Awards and highlights
- AFL champion (1960);
- Stats at Pro Football Reference

= Phil Perlo =

American football player (1935–1993)

Phillip Donald Perlo (December 6, 1935 – December 11, 1993) was an American professional football linebacker who played one season with the Houston Oilers of the American Football League (AFL). He played college football at the University of Maryland, College Park.

==Early life and college==
Phillip Donald Perlo was born on December 6, 1935, in Washington, D.C., son of Abraham Perlo and Eva Orleans Perlo. In his senior year at Theodore Roosevelt High School (Washington, D.C.) Perlo, as quarterback and linebacker, led his team to the city championship.

Perlo played college football for the Maryland Terrapins of the University of Maryland, College Park. He was a letterman in 1955 and 1957.

==Professional career==
Perlo signed with the Washington Redskins of the National Football League (NFL) on April 14, 1958, after going undrafted in the 1958 NFL draft. However, he was later released.

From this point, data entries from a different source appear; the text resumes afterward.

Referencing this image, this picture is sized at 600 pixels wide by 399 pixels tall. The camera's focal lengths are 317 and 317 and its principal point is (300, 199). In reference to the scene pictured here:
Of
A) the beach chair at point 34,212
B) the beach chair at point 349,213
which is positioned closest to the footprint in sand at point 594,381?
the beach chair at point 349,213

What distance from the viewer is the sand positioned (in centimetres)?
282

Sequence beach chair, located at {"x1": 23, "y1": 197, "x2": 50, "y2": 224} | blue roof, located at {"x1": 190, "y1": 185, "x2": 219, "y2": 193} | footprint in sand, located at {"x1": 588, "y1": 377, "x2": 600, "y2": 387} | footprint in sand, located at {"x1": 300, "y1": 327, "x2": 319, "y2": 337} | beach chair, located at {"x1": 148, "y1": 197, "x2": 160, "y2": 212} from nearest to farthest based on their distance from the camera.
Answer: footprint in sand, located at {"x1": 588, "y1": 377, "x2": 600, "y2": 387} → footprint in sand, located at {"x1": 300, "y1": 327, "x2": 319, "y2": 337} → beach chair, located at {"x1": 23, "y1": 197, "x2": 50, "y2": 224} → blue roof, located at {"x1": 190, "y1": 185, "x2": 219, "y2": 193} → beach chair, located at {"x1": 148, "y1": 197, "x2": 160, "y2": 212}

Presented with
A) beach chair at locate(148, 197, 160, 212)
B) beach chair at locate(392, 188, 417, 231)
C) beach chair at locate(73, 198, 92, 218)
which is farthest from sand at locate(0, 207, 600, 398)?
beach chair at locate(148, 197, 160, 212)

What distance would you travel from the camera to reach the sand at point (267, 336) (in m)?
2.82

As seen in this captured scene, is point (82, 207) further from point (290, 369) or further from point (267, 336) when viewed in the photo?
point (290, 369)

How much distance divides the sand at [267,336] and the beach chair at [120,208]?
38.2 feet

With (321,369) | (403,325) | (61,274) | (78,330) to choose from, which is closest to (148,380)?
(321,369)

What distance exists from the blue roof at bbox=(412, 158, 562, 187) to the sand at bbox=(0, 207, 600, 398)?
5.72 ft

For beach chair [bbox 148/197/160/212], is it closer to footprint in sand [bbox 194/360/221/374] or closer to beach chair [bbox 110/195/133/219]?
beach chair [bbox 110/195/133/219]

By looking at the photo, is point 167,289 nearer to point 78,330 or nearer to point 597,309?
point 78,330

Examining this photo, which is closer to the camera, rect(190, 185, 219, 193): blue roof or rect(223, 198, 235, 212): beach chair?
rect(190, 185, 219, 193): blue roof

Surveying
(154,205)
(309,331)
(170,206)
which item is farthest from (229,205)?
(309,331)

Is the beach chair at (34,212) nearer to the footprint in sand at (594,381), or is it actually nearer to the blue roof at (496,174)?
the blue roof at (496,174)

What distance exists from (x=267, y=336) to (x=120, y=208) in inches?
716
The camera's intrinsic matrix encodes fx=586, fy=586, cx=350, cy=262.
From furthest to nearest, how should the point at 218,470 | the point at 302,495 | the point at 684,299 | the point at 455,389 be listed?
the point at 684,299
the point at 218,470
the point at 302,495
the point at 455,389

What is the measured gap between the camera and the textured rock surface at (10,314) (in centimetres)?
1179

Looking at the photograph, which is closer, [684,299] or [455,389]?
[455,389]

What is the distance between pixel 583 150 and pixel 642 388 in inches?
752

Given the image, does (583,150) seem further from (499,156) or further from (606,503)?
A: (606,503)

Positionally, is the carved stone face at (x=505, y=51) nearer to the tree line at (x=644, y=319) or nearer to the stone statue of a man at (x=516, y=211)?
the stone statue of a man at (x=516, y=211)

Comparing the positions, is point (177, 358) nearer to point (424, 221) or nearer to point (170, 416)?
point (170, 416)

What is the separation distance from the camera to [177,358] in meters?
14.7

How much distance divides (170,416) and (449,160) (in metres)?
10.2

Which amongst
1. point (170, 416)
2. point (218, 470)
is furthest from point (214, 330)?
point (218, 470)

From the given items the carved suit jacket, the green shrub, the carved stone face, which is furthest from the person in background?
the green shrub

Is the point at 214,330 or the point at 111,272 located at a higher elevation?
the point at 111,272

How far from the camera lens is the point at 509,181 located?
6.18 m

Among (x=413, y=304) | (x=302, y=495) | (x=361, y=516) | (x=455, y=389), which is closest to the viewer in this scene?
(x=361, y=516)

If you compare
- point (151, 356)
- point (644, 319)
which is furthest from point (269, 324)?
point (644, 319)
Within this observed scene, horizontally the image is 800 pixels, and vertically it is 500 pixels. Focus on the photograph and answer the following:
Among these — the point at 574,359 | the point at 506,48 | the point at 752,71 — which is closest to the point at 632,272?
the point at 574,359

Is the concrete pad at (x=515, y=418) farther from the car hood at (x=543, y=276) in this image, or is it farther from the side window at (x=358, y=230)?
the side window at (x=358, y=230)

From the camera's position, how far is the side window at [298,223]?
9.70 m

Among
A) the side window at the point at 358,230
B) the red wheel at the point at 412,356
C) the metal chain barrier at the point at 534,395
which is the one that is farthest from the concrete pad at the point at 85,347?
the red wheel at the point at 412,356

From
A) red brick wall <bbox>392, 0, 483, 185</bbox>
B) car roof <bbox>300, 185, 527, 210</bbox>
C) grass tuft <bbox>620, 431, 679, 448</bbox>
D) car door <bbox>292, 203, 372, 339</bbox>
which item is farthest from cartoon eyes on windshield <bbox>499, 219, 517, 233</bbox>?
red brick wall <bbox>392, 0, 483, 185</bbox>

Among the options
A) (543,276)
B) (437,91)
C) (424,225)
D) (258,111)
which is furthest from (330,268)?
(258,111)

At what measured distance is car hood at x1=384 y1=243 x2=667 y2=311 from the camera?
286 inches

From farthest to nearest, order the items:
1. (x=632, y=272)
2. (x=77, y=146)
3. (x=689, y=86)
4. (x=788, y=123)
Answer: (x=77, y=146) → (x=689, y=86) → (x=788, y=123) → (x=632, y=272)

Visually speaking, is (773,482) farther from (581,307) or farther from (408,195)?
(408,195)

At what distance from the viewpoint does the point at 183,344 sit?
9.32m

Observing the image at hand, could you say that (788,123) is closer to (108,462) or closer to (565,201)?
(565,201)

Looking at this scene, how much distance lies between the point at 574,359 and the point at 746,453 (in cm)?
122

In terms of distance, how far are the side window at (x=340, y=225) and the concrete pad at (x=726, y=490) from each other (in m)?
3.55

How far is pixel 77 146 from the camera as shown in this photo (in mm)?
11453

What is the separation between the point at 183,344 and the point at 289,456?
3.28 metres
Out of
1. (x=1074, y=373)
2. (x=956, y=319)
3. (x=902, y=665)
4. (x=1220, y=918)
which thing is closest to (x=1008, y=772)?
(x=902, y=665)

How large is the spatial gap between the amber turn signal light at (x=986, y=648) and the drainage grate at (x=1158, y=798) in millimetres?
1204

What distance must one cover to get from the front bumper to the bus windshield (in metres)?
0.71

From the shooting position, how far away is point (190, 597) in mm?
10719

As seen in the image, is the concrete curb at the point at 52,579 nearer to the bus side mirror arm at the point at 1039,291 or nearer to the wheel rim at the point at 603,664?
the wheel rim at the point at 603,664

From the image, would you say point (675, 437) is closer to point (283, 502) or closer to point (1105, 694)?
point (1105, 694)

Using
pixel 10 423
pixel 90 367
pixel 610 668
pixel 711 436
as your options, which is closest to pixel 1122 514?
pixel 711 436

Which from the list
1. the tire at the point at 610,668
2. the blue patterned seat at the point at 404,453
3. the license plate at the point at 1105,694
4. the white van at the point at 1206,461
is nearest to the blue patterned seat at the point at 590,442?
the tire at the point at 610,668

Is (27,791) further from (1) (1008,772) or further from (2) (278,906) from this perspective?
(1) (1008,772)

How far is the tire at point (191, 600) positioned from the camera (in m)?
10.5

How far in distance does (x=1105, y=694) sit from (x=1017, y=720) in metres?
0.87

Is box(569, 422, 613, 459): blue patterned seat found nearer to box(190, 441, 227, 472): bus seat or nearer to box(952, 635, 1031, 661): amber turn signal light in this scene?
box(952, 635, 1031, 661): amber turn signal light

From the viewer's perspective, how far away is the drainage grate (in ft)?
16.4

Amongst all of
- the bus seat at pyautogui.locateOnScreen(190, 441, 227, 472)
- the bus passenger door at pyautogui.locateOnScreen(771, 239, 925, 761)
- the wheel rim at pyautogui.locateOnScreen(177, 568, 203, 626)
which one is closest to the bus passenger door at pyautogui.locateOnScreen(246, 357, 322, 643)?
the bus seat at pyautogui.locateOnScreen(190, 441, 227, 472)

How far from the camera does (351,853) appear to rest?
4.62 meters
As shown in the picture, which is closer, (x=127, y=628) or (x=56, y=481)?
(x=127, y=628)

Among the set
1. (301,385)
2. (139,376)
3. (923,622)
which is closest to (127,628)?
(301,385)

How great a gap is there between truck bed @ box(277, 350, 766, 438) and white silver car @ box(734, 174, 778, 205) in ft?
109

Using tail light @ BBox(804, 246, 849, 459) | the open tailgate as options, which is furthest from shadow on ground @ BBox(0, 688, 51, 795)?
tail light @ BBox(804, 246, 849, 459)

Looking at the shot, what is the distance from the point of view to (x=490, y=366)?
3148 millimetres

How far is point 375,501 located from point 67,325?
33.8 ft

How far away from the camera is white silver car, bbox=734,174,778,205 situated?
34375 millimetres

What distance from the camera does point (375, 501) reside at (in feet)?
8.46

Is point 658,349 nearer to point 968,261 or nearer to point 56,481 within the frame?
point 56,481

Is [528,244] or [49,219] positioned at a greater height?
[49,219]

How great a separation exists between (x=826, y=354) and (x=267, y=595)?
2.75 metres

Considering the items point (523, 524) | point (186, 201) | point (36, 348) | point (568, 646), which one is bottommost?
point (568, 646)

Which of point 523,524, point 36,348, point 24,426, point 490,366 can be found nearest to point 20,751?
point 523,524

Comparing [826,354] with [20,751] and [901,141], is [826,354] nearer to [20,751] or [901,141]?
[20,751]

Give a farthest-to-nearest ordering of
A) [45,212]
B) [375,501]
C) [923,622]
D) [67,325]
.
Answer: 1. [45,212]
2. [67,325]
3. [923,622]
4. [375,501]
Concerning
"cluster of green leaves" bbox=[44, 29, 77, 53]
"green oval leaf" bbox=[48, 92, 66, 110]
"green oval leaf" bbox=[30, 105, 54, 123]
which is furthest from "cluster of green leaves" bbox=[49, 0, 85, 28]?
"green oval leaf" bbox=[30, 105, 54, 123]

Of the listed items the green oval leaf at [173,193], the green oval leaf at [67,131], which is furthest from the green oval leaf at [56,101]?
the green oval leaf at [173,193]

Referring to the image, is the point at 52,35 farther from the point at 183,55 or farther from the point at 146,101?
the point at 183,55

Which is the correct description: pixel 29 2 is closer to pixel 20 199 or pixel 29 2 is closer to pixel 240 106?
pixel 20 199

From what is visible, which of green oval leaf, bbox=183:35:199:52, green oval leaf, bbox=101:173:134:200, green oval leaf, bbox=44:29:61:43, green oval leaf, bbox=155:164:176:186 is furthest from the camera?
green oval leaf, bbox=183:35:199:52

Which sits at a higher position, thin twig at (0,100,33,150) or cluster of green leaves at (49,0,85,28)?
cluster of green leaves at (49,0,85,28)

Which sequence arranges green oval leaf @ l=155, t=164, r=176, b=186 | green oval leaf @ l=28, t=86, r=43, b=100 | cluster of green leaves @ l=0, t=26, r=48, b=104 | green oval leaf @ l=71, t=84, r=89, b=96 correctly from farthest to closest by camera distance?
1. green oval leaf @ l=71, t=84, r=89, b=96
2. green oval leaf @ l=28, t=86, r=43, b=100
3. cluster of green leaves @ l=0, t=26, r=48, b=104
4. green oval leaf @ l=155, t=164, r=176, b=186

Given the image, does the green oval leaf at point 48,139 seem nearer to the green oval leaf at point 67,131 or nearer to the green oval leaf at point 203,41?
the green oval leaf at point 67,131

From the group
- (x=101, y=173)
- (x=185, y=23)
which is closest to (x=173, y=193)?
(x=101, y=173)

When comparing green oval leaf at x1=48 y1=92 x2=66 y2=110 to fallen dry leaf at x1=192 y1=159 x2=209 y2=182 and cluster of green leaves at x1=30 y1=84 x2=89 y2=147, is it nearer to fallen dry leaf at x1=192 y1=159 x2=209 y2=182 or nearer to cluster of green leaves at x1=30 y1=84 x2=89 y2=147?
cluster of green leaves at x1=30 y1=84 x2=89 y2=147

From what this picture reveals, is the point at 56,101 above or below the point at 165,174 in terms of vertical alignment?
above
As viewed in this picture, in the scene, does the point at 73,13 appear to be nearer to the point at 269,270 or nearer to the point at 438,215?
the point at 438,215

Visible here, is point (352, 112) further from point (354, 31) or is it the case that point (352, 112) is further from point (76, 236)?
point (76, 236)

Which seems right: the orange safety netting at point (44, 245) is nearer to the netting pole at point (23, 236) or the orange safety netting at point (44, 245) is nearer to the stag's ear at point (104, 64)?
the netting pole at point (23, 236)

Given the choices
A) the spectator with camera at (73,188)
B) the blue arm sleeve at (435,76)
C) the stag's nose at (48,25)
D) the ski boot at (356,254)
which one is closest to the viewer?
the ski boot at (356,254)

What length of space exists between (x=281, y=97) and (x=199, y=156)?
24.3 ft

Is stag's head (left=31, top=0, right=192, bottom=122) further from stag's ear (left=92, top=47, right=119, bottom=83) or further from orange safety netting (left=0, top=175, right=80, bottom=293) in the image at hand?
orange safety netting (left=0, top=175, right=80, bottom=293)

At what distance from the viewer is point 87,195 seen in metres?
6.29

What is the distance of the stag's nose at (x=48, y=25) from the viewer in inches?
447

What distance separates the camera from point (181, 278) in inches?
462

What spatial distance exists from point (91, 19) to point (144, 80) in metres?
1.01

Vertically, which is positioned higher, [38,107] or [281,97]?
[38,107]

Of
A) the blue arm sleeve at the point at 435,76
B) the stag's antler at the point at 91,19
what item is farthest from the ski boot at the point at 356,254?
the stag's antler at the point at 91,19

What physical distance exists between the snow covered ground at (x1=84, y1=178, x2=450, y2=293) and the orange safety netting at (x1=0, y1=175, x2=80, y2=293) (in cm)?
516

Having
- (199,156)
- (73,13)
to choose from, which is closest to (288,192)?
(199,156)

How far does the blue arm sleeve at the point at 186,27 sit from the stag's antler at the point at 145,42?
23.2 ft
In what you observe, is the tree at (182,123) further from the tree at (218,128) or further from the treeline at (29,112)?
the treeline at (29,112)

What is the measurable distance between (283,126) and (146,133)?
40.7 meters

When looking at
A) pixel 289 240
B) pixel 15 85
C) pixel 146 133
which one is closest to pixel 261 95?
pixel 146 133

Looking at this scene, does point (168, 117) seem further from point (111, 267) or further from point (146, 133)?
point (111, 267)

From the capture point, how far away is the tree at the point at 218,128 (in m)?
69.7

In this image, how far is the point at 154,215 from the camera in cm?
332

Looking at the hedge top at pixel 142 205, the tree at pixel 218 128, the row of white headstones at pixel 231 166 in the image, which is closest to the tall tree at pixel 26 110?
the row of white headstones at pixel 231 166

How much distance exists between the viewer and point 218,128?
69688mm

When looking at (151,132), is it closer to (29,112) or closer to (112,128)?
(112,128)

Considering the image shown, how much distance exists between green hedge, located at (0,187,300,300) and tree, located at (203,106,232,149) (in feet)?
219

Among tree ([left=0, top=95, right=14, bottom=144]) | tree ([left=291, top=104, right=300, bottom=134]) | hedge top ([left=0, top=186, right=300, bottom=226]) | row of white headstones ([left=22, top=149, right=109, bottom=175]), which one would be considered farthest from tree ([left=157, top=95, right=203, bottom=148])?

Perlo signed with the Houston Oilers of the American Football League (AFL) in 1960. He played in seven games, starting one, for the Oilers during the team's inaugural 1960 season and posted one sack. On November 13, 1960, against the Los Angeles Chargers, Perlo suffered a career-ending neck injury after colliding with Howard Clark. On January 1, 1961, the Oilers beat the Chargers in the 1960 AFL Championship Game by a score of 24–16.

==Personal life==
Perlo married Sue Gwen Ginsberg Perlo. He was inducted into the Greater Washington Jewish Sports Hall of Fame in 1992. He died on December 11, 1993 in Houston, Texas. He was buried in Washington, DC.